Sheila Bair, former head of the Federal Deposit Insurance Corp

Sheila Bair, former head of the Federal Deposit Insurance Corp, speaks during the 11th Lujiazui Forum 2019 in Shanghai, June 14, 2019. [Photo/IC]

In the United States, regulators are overlapping with each other, which has created a lot of confusion and complexity for foreign investors. On the contrary, China merged separate regulatory bodies of the banking and insurance industries into one, which can realize synergism. In terms of making clear rules, it is worthy for the United States to learn from China.

China plays an important role in many international organizations. If China wants to start participating in the process of formulating international rules, whether large or small, there must be a process of gradual improvement and learning.

Myron Scholes, winner of the Nobel Memorial Prize in Economic Sciences

Myron Scholes, winner of the Nobel Memorial Prize in Economic Sciences, is pictured during the 11th Lujiazui Forum 2019 in Shanghai, June 13, 2019. [Photo/IC]

From the launch of the science and technology innovation board, we see China's reform and innovation, especially the financial innovation and technological innovation, again. In order to become a technological innovation-oriented country, China must strengthen market financing of scientific and technological enterprises, especially solving the problem of effective domestic financing for them.

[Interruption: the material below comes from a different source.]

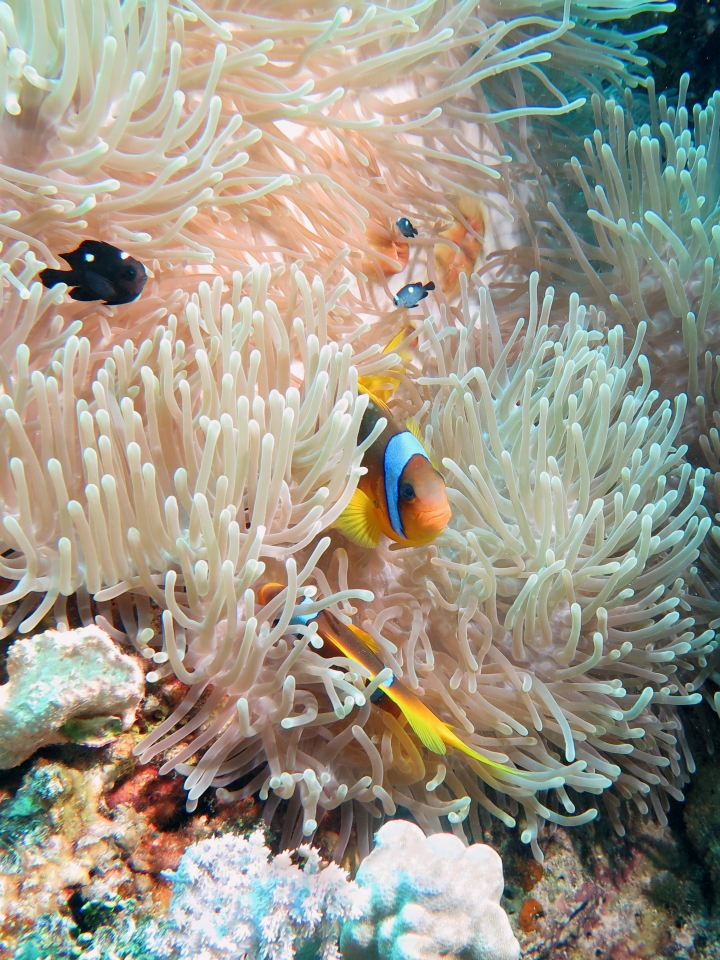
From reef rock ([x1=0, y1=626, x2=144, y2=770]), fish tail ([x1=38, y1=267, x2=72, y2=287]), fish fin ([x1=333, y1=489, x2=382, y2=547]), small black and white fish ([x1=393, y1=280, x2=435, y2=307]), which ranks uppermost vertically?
small black and white fish ([x1=393, y1=280, x2=435, y2=307])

China's financial institutions should speed up their development from scale to miniaturization and individualization. With the continuous development of China, we need to develop more personalized services and products. In the early stage of entrepreneurship, most of the science and technology enterprises have insufficient returns, but they will have great value in the future. So we must find out how to effectively meet their capital needs.

Howard Davies, chairman of the Royal Bank of Scotland

Howard Davies, chairman of the Royal Bank of Scotland, speaks during the 11th Lujiazui Forum 2019 in Shanghai, June 13, 2019. [Photo/IC]

Chinese regulators are very wise. They can hear the experience of regulators in financial centers in the United States and other European countries.

If the GDR of a Chinese company trades in London or the CDR of a British company trades in Shanghai, our regulators must be very transparent about the transaction, so we should have an open exchange of information. I am very confident that the relationship between Chinese and British regulators is very good and can achieve that.

The emergence of financial technology and new technology is bringing changes to regulation. Fortunately, regulators can also adopt technologies and now we have a large market for regulatory technology.

Jing Xiandong, CEO of Alibaba's financial affiliate Ant Financial

Jing Xiandong, CEO of Alibaba's financial affiliate Ant Financial, speaks during the 11th Lujiazui Forum 2019 in Shanghai, June 13, 2019. [Photo/IC]

If you want to go fast, walk alone; and if you want to go far, walk together. It is more significant for every organization serving small and micro-sized enterprises to win championships as a team rather than as an individual.

Digital technology is the biggest dividend and an unprecedented opportunity for inclusive development. Financial institutions and technology platforms can build a win-win environment and make financial services more inclusive.

David Schwimmer, CEO of the London Stock Exchange Group

David Schwimmer, CEO of the London Stock Exchange Group, speaks during the 11th Lujiazui Forum 2019 in Shanghai, June 13, 2019. [Photo/IC]

The London Stock Exchange has made preparations for Shanghai-London Stock Connect for several years.

Shanghai-London Stock Connect gives Chinese investors the possibility to invest in foreign enterprises. It also enables foreign investors to enter China's A-share market on the basis of the international liquidation mechanism, and to benefit from the growth of the Chinese market.

We have now completed the regulatory framework of the Shanghai-London Stock Connect and the cross-border trading rules have been finalized.

Shanghai-London Stock Connect is an excellent case of close cooperation between China and Britain, which reflects the close cooperation between Shanghai Stock Exchange, London Stock Exchange and Chinese and British regulatory authorities.